Die Europäische Union sollte einen „mutigen Schritt“ machen und bis 2030 neue Mitglieder aufnehmen, sagte der Präsident des Europäischen Rates, Charles Michel, am Montag.
Diese Bemerkung machte er auf dem internationalen strategischen Forum im slowenischen Seebad Bled, einem Treffen, an dem Staats- und Regierungschefs des westlichen Balkans teilnahmen.
„Ich glaube, dass wir bis 2030 auf beiden Seiten zur Erweiterung bereit sein müssen“, sagte Michel. „Das ist ehrgeizig, aber notwendig. Es zeigt, dass wir es ernst meinen.“ Das Hinzufügen eines Zeitplans würde dem Block mehr Glaubwürdigkeit verleihen.
„Es wäre ein grundlegender Fehler, unsererseits nicht vor der nächsten Erweiterung zu reformieren“, sagte Michel. „Für neue Mitgliedstaaten ist es nur sinnvoll, einer Union beizutreten, die gut funktioniert und effizient ist“, erklärte er.
Laut Michel würden die Führer der Union auf einem bevorstehenden Gipfel im Oktober im spanischen Granada über „die Fähigkeit der EU, neue Mitglieder aufzunehmen“ diskutieren. Um den Beitrittsprozess zu durchlaufen und schließlich dem Block beizutreten, sind einstimmige Entscheidungen aller derzeitigen Mitglieder erforderlich.
Der Krieg in der Ukraine prägt die Zukunft Europas
Die umfassende russische Invasion in der Ukraine hat in Brüssel die Aufmerksamkeit auf die Notwendigkeit neuer politischer Impulse gelenkt, um die Ambitionen mehrerer Beitrittskandidaten zu unterstützen.
Michel sagte, der Krieg in der Ukraine habe „gezeigt, dass Frieden und Demokratie keine Selbstverständlichkeiten sind“. „Dieser Krieg verwüstet nicht nur die Ukraine: Dieser Krieg hat tiefgreifende Auswirkungen auf die Zukunft unseres Kontinents.
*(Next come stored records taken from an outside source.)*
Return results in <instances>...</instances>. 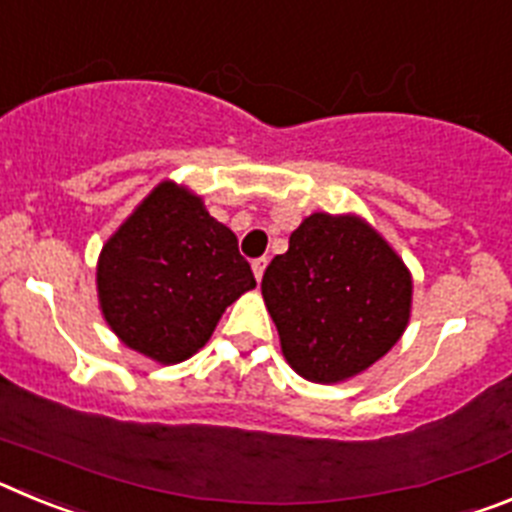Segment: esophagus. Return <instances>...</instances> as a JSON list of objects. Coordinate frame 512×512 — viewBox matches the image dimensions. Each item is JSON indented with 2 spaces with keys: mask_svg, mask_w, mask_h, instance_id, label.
I'll return each instance as SVG.
<instances>
[{
  "mask_svg": "<svg viewBox=\"0 0 512 512\" xmlns=\"http://www.w3.org/2000/svg\"><path fill=\"white\" fill-rule=\"evenodd\" d=\"M266 264H269V261L264 259V256H261V259H253V277H256V282H261V277H264V271H266Z\"/></svg>",
  "mask_w": 512,
  "mask_h": 512,
  "instance_id": "1",
  "label": "esophagus"
}]
</instances>
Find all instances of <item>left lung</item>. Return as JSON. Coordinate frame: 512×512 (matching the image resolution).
I'll return each instance as SVG.
<instances>
[{"instance_id":"obj_1","label":"left lung","mask_w":512,"mask_h":512,"mask_svg":"<svg viewBox=\"0 0 512 512\" xmlns=\"http://www.w3.org/2000/svg\"><path fill=\"white\" fill-rule=\"evenodd\" d=\"M261 295L284 359L310 382H343L382 359L410 318L413 282L359 217L315 212L274 256Z\"/></svg>"}]
</instances>
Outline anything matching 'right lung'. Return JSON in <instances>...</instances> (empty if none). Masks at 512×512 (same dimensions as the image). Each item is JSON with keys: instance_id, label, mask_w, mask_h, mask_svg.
<instances>
[{"instance_id": "add662e5", "label": "right lung", "mask_w": 512, "mask_h": 512, "mask_svg": "<svg viewBox=\"0 0 512 512\" xmlns=\"http://www.w3.org/2000/svg\"><path fill=\"white\" fill-rule=\"evenodd\" d=\"M97 287L104 320L125 346L179 364L256 279L233 230L200 197L161 184L102 248Z\"/></svg>"}]
</instances>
Er hat tiefgreifende Auswirkungen auf die globale Sicherheit“, sagte er.
EU-Beamte befürchten, dass Russland versuchen könnte, den Balkan zu destabilisieren, der in den 1990er Jahren einen blutigen Krieg erlebte, und so die Aufmerksamkeit der Welt von seiner Aggression in der Ukraine abzulenken.
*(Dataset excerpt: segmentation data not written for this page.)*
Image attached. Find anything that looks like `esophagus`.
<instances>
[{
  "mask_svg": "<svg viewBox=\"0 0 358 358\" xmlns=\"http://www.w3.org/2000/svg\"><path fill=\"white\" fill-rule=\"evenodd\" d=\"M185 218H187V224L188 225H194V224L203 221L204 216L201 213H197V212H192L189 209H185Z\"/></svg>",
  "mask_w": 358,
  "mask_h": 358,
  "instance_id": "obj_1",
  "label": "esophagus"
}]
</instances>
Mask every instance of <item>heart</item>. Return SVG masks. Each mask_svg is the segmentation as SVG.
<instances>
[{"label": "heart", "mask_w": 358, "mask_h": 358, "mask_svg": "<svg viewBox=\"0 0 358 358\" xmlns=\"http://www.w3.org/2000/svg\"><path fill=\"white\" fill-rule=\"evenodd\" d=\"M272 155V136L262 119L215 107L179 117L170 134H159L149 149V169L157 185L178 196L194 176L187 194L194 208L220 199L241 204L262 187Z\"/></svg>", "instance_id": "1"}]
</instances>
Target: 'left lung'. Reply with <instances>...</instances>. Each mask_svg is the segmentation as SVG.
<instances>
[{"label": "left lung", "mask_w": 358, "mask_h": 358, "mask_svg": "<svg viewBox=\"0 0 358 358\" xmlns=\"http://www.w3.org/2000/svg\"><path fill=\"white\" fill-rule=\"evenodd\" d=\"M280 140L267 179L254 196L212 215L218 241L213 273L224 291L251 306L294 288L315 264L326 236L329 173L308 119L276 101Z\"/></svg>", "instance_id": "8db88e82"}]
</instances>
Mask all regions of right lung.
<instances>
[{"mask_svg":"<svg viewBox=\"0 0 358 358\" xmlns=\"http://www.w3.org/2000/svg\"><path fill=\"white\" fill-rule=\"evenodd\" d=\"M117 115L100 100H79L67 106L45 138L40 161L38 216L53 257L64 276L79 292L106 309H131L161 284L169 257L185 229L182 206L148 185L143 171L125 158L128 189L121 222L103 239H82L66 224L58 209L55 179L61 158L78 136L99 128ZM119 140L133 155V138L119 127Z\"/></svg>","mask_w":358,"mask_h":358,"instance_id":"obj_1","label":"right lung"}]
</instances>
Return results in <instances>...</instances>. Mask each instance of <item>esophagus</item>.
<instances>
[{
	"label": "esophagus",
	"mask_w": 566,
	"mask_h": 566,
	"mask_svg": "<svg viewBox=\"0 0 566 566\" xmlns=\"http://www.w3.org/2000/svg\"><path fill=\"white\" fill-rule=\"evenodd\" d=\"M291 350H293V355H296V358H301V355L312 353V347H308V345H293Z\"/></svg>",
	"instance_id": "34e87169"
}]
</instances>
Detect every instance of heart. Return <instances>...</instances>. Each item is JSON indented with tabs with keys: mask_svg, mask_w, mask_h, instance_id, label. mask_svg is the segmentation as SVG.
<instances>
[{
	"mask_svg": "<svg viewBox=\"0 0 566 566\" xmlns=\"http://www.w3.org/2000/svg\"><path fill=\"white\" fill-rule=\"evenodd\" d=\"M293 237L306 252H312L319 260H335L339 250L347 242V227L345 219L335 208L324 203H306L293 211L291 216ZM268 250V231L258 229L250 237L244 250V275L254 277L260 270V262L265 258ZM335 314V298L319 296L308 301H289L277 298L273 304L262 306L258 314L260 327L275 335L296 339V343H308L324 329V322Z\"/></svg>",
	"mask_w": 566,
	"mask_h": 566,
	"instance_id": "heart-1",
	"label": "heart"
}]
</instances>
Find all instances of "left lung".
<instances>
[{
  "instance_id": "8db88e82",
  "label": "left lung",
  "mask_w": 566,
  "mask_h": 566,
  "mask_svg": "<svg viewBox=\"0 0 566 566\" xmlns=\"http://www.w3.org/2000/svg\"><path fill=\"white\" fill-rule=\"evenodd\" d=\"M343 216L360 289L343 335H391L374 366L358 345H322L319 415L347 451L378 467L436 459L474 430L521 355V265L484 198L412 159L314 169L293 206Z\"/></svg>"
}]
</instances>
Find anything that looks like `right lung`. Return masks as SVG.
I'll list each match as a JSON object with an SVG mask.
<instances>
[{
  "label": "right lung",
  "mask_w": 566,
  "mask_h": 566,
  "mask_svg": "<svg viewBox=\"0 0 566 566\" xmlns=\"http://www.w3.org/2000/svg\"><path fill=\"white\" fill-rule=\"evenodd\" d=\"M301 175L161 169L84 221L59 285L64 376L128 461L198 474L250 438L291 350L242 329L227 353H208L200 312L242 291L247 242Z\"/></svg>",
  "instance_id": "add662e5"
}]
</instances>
Russlands Balkan-Verbündeter Serbien hat sich geweigert, sich den EU-Sanktionen gegen Moskau anzuschließen, obwohl Belgrad erklärt, dass es die territoriale Integrität der Ukraine respektiere.
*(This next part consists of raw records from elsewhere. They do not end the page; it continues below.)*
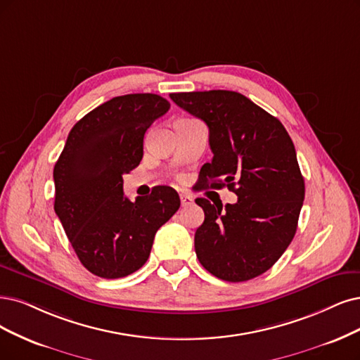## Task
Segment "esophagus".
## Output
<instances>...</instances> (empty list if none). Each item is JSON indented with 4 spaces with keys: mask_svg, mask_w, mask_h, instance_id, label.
I'll return each mask as SVG.
<instances>
[{
    "mask_svg": "<svg viewBox=\"0 0 360 360\" xmlns=\"http://www.w3.org/2000/svg\"><path fill=\"white\" fill-rule=\"evenodd\" d=\"M193 197H190L188 194H181V205L182 207H188L193 205Z\"/></svg>",
    "mask_w": 360,
    "mask_h": 360,
    "instance_id": "34e87169",
    "label": "esophagus"
}]
</instances>
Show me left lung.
Masks as SVG:
<instances>
[{"instance_id":"left-lung-1","label":"left lung","mask_w":360,"mask_h":360,"mask_svg":"<svg viewBox=\"0 0 360 360\" xmlns=\"http://www.w3.org/2000/svg\"><path fill=\"white\" fill-rule=\"evenodd\" d=\"M170 99L209 127L214 158L200 169L202 188L237 194L225 209L195 200L205 210L194 236L197 258L222 281H250L273 267L297 231L305 187L294 142L276 117L242 93H172Z\"/></svg>"}]
</instances>
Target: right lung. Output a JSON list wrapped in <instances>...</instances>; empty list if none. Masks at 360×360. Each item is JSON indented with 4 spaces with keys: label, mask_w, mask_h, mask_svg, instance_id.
I'll use <instances>...</instances> for the list:
<instances>
[{
    "label": "right lung",
    "mask_w": 360,
    "mask_h": 360,
    "mask_svg": "<svg viewBox=\"0 0 360 360\" xmlns=\"http://www.w3.org/2000/svg\"><path fill=\"white\" fill-rule=\"evenodd\" d=\"M169 108L153 93L112 98L75 123L55 165V212L79 262L98 277L139 270L157 230L181 206L166 185L135 202L123 193V175L142 160L146 129Z\"/></svg>",
    "instance_id": "add662e5"
}]
</instances>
Wer klopft an die Tür der EU?
Die EU hat derzeit 27 Mitgliedsstaaten. Die sechs westlichen Balkanstaaten – Albanien, Bosnien, Kosovo, Montenegro, Nordmazedonien und Serbien – befinden sich in unterschiedlichen Stadien des Beitrittsprozesses zur Union.
Im vergangenen Jahr erhielten Moldawien und die Ukraine den Kandidatenstatus. Beide Länder hofften, bis Ende des Jahres grünes Licht für die Aufnahme formeller Beitrittsverhandlungen mit Brüssel zu bekommen. Unterdessen wartete Georgien immer noch auf den Kandidatenstatus.
Michel sagte, um dem Block beizutreten, müssten künftige Mitgliedstaaten Reformen umsetzen, um eine unabhängige Justiz zu gewährleisten, organisierte Kriminalität und Korruption zu bekämpfen und ihre Außenpolitik an die EU-Mitgliedstaaten anzupassen.
Er forderte außerdem alle Beitrittskandidaten auf, ihre bilateralen Konflikte zu lösen, bevor sie der Europäischen Union beitreten. „Man muss sicherstellen, dass vergangene Konflikte nicht in die EU importiert werden“, sagte er.
Wie reagierten die Westbalkanländer?
Der albanische Premierminister Edi Rama begrüßte Michels Ankündigung und forderte, dass die Worte „in … echten Schritten nach vorne münden“. Er äußerte auch Bedenken, dass die EU-Bewerbung der Ukraine nicht auf Kosten der länger amtierenden Kandidaten gehen dürfe.
„Die Ukraine sollte als möglicher Mitgliedsstaat betrachtet werden, aber ich wünsche mir, dass dies nicht (zum) Nachteil des Westbalkans geschieht“, sagte er.
Unterdessen warnte die serbische Premierministerin Ana Brnabic, dass das Warten auf ein Jahrzehnt ohne Verhandlungen seit der Erlangung des Kandidatenstatus die Euroskepsis in ihrem Land angeheizt habe.
„Wir sind geografisch, wirtschaftlich, kulturell und in jeder Hinsicht Europäer“, betonte sie und forderte den Block auf, „diese mutige politische Entscheidung zu treffen“, um den Westbalkan in „die europäische Familie“ zu integrieren.